Will you transcribe the entries that follow, exactly and in full?

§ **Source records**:
++++++++++
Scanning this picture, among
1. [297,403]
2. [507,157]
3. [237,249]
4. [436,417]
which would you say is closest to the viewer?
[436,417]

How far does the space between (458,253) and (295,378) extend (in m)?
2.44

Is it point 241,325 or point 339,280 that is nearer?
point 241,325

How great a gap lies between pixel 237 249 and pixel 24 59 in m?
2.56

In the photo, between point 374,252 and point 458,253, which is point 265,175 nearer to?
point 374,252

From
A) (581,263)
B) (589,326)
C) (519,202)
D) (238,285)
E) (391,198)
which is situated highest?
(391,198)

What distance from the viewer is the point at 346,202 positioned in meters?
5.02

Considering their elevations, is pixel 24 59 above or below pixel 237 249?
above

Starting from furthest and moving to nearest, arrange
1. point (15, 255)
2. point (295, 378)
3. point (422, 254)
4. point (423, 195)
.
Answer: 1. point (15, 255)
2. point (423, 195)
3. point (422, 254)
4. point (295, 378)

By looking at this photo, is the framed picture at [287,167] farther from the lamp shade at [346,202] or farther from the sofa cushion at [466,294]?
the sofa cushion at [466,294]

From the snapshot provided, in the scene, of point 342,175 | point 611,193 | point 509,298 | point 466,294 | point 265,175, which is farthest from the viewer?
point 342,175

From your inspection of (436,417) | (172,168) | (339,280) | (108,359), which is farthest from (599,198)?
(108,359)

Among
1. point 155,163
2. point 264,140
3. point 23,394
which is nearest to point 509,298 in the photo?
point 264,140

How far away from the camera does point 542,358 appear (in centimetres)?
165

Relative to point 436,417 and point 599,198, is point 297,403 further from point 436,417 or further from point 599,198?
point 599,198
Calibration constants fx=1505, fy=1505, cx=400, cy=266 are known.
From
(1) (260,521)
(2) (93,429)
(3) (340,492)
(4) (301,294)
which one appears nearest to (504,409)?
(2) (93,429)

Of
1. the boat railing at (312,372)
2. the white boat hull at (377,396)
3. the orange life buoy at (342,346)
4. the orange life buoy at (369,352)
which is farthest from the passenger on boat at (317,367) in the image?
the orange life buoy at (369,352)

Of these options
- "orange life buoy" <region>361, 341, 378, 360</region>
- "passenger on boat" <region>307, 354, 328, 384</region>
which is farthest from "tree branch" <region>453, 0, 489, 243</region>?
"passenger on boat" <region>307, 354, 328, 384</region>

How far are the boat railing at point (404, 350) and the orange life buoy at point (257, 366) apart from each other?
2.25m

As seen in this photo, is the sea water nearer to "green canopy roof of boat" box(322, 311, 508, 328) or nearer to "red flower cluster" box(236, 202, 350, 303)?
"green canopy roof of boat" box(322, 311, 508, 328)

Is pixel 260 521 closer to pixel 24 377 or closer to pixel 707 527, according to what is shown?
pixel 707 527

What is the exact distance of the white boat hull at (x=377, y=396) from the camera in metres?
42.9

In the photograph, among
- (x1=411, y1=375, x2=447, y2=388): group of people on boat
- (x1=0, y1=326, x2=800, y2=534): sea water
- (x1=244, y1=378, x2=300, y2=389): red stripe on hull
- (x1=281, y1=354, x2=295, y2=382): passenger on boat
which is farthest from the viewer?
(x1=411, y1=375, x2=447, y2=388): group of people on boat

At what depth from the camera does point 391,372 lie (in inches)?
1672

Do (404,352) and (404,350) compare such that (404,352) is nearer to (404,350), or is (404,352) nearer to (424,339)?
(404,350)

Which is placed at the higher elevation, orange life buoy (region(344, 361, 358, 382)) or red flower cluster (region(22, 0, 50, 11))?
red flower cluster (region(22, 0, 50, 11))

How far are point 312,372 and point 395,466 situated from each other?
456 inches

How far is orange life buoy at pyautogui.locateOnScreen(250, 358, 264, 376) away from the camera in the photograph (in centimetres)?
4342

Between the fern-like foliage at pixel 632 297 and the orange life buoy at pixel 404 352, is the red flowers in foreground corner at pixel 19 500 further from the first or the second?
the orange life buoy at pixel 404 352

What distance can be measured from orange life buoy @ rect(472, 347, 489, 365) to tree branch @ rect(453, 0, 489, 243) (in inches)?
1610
++++++++++
§ **Completed exercise**:
Scanning this picture, among
1. [297,403]
2. [507,157]
3. [237,249]
4. [436,417]
which would you say is closest to the viewer?
[436,417]

How far does the space between (458,253) and (295,378) extend (in m)?
2.44

Is it point 241,325 or point 339,280 that is nearer?
point 241,325

How great a gap lies between pixel 237 249 and pixel 24 59 in m?
2.56

In the photo, between point 374,252 and point 458,253, which is point 265,175 nearer to?
point 374,252

From
A) (581,263)
B) (589,326)
C) (519,202)
D) (238,285)
E) (391,198)
which is situated highest?
(391,198)

What distance from the viewer is the point at 346,202 positioned in meters?
5.02

Considering their elevations, is pixel 24 59 above or below pixel 237 249?
above

Starting from furthest and moving to nearest, arrange
1. point (15, 255)
2. point (295, 378)
3. point (422, 254)
4. point (423, 195)
.
Answer: 1. point (15, 255)
2. point (423, 195)
3. point (422, 254)
4. point (295, 378)

By looking at this photo, is the framed picture at [287,167] farther from the lamp shade at [346,202] or farther from the sofa cushion at [466,294]?
the sofa cushion at [466,294]

From the snapshot provided, in the scene, of point 342,175 | point 611,193 | point 509,298 | point 466,294 | point 265,175, which is farthest from the viewer?
point 342,175

From your inspection of (436,417) | (172,168) | (339,280) | (108,359), which is farthest from (599,198)?
(108,359)

Among
1. point 155,163
2. point 264,140
3. point 23,394
which is nearest to point 509,298 in the photo?
point 264,140

How far away from the camera does point 542,358 appear (in centimetres)?
165

Relative to point 436,417 and point 599,198, is point 297,403 further from point 436,417 or further from point 599,198?
point 599,198
Calibration constants fx=1505, fy=1505, cx=400, cy=266 are known.
From
(1) (260,521)
(2) (93,429)
(3) (340,492)
(4) (301,294)
which one appears nearest to (504,409)?
(2) (93,429)

Of
1. the boat railing at (312,372)
2. the white boat hull at (377,396)
3. the orange life buoy at (342,346)
4. the orange life buoy at (369,352)
which is farthest from the passenger on boat at (317,367) in the image?
the orange life buoy at (369,352)

Of these options
- "orange life buoy" <region>361, 341, 378, 360</region>
- "passenger on boat" <region>307, 354, 328, 384</region>
which is farthest from "tree branch" <region>453, 0, 489, 243</region>?
"passenger on boat" <region>307, 354, 328, 384</region>

How far are the boat railing at point (404, 350) and the orange life buoy at point (257, 366) apart from each other?
2.25m

As seen in this photo, is the sea water nearer to "green canopy roof of boat" box(322, 311, 508, 328) or nearer to "red flower cluster" box(236, 202, 350, 303)?
"green canopy roof of boat" box(322, 311, 508, 328)

Is pixel 260 521 closer to pixel 24 377 or closer to pixel 707 527, according to what is shown?
pixel 707 527

What is the exact distance of the white boat hull at (x=377, y=396) from the camera in metres?
42.9

In the photograph, among
- (x1=411, y1=375, x2=447, y2=388): group of people on boat
- (x1=0, y1=326, x2=800, y2=534): sea water
- (x1=244, y1=378, x2=300, y2=389): red stripe on hull
- (x1=281, y1=354, x2=295, y2=382): passenger on boat
which is farthest from the viewer?
(x1=411, y1=375, x2=447, y2=388): group of people on boat

At what depth from the camera does point 391,372 lie (in inches)?
1672

Do (404,352) and (404,350) compare such that (404,352) is nearer to (404,350), or is (404,352) nearer to (424,339)?
(404,350)

Which is placed at the higher elevation, orange life buoy (region(344, 361, 358, 382)) or red flower cluster (region(22, 0, 50, 11))?
red flower cluster (region(22, 0, 50, 11))

How far are point 312,372 and point 395,466 situated from each other?
456 inches

How far is orange life buoy at pyautogui.locateOnScreen(250, 358, 264, 376) away from the camera in the photograph (in centimetres)?
4342

Between the fern-like foliage at pixel 632 297 and the orange life buoy at pixel 404 352, is the red flowers in foreground corner at pixel 19 500 further from the first or the second?
the orange life buoy at pixel 404 352

What distance can be measured from orange life buoy @ rect(472, 347, 489, 365) to tree branch @ rect(453, 0, 489, 243) (in inches)?
1610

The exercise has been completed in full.